乗り方教室

自転車のロードレースに出てみよう! レース中1

ロードレース ビギナー

さあ、ついにレーススタートです。

スタートの位置取りは大丈夫ですか? ビギナーなら最後尾スタートですよ。

まずはふらつかずにクリートははまりましたか? スムースに加速して流れに乗ることが出来ましたか?

 

レースが始まったら常に注意しないといけないことは、

  • まっすぐ走ること。

 

なんだ、そんなの普通に出来ているでしょ! って思った方、実はロードレースでまっすぐ走れていない人、意外と多いのです。

サドルの高さがあっていないのか、ペダリングのたびにサドルの上で腰が揺れている人、踏み込む度に背中が上下に振れている人、ちょっと斜め前に空きスペースが出来たからといって、後ろの確認もせずに盲目的に突っ込む人、危ない危ない。

 

レースとなると、隣の選手と肩が触れ合うくらいの距離になるのは普通のことなのですが、この距離感でも平然とまっすぐ走ることが出来なければ、レースを安全に走ることは出来ません。

 

ですがこんな状況はなかなか普段一般道を走っていて、体感できるものではありません。ですからレースで慣れるしかありませんが、普段の練習でも出来ないことではありません。重要なのは、自転車の適正なポジション、適正なフォームを身に着けようと常に自分の身体と向き合うことです。

ただ走っているだけでは、意味がありません。

 

集団での走行中は前後左右はもちろん、前方は3列くらい前の選手の動きまで常に把握しておいてください。苦しいからといって、下を向いて走ってしまっては絶対にいけません。

 

ちょっと前が詰まってしまったからといって、不用意にブレーキをかけるのもいけません。上手くブレーキをコントロールできていないと、ほんのちょっとのことでブレーキしすぎてしまい、後ろの選手が突っ込んでしまうかも知れません。ちょっと脚を止めるだけでもスピードコントロールになります。

 

最も注意が必要なのが、コーナーです。実はロードレースの平地のコーナーの場合、それほどブレーキをしなくてもペダリングを止めるだけで十分曲がりきれるものも多いのです。それを知らないビギナーがブレーキレバーを強く握り締めてしまい、後続から突っ込まれて落車するというケースも多々あります。

そしてコーナーでこそ、「キープライン」 つまり今のラインのまままっすぐ曲がりきってください。(下の図の1と2)

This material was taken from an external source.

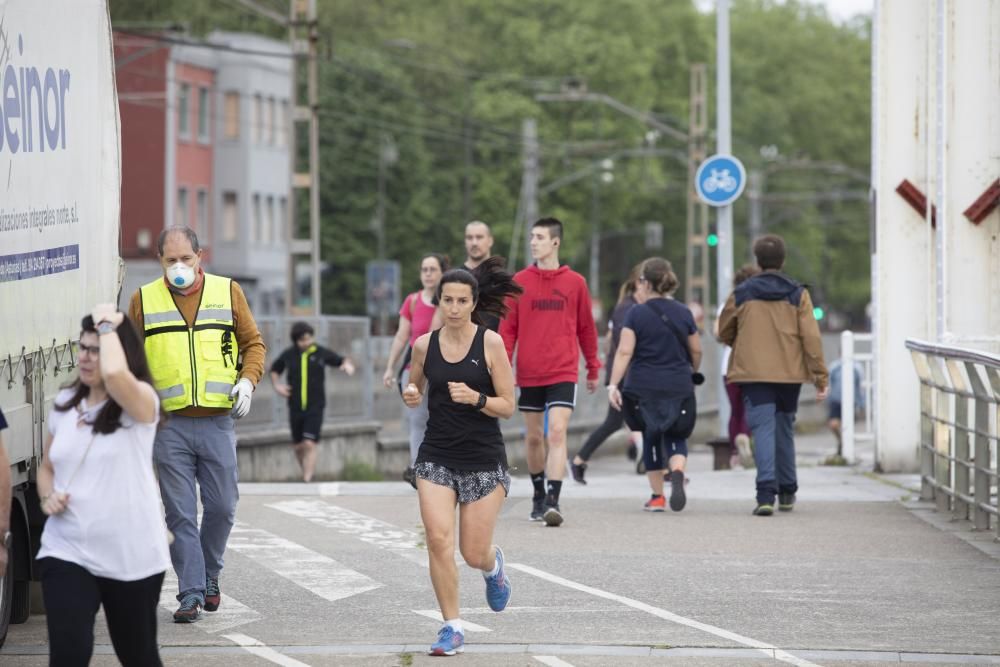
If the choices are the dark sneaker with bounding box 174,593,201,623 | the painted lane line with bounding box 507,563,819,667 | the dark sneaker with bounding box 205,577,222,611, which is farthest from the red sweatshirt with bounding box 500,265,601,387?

下の図の3のように、「アウトインアウト」なんて絶対にしてはいけません。それは単独で飛び出したときか、集団からちぎれてひとりっきりになったときです。集団の中では前後左右に意識を集中しつつ「キープライン」鉄則です。

 

コーナーを抜けたら全速ダッシュです。ここで休んでしまうと、これまた後続から突っ込まれるか、あっという間に集団からおいていかれます。鈴鹿ロードの場合だと、ヘアピンカーブを曲がりきった後のゆるい登りのところです。

ロードレース ビギナー

同じように、ゆるい下りからゆるい登りに変わるところも要注意。下りきったら休みではありません。下りの勢いを利用して猛ダッシュしないと、後ろから突っ込まれます。鈴鹿ロードの場合、スタートした後のバックストレートです。下りきったらゆるい登りになって右にカーブするところです。

 

もう一つビギナーがふらふらしてしまうのが、「ボトルの水を飲むとき」 ボトルを取るときは脚を止めるとスピードが落ちますから、脚を回したまま、ボトルを見なくても取れるように練習してください。

飲む時に肘を外に出してしまうと、隣の選手に当たってしまうかも知れません。逆手でとって、ボトルを横ではなく、斜め前に突き出して、飲むようにしてください。

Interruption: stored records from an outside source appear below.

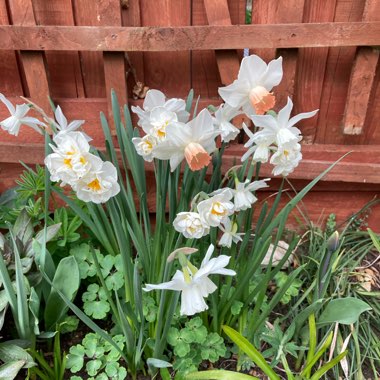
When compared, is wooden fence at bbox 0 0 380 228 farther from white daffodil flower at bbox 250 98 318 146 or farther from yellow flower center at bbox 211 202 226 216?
yellow flower center at bbox 211 202 226 216

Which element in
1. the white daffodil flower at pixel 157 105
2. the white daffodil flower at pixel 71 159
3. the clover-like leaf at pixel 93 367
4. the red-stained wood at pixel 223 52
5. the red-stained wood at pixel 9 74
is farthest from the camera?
the red-stained wood at pixel 9 74

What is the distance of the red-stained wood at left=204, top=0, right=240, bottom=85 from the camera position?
4.72 ft

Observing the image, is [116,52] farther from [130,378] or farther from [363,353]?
[363,353]

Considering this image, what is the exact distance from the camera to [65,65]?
1.63 meters

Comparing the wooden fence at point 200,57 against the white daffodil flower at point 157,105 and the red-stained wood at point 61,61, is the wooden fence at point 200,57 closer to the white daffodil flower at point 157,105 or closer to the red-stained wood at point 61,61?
the red-stained wood at point 61,61

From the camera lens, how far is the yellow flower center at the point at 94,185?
3.18ft

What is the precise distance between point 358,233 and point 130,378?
3.95ft

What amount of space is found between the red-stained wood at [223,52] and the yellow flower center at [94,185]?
0.80 meters

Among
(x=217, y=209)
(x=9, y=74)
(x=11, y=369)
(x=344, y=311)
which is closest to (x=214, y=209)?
(x=217, y=209)

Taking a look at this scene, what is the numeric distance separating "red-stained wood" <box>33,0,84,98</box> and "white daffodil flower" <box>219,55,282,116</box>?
89 centimetres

ボトルケージに戻すときも、脚を止めずに、極力見ずに入れてください。これも練習しないと出来ませんよ。

 

おさらいです。

  • レース中はキープライン。ふらふらしながらでないと走れないのであれば、レースはまだ無理です。まっすぐ走れるように安全な場所で練習してから、挑戦してください。
  • ブレーキをかけすぎないように。ちょっと脚を止めるだけでもスピードコントロールになります。
  • レース中は常に加速、加速です。集団内で走りきろうと思ったら、休む間などありません。
  • ボトルの水を飲むときに、スピードが落ちないように、ふらふらしないように、肘を外に出さないように飲む練習をしておいてください。

ロードレース ビギナー

全く練習も準備もせずにロードレースに出て、レースで怪我をしてしまう人が少なくありません。特にレースビギナーが多くエントリーする鈴鹿ロードは、落車が多くて有名です。

せっかく遊びで、趣味で、健康のため、気分転換で自転車に乗っていて、怪我をしてしまって家族や会社に迷惑をかけてしまうなんて、こんな悲しいことはありません。

しっかり事前に練習して、ぶっつけ本番でレースに挑むようなことの無いようにしてくださいね。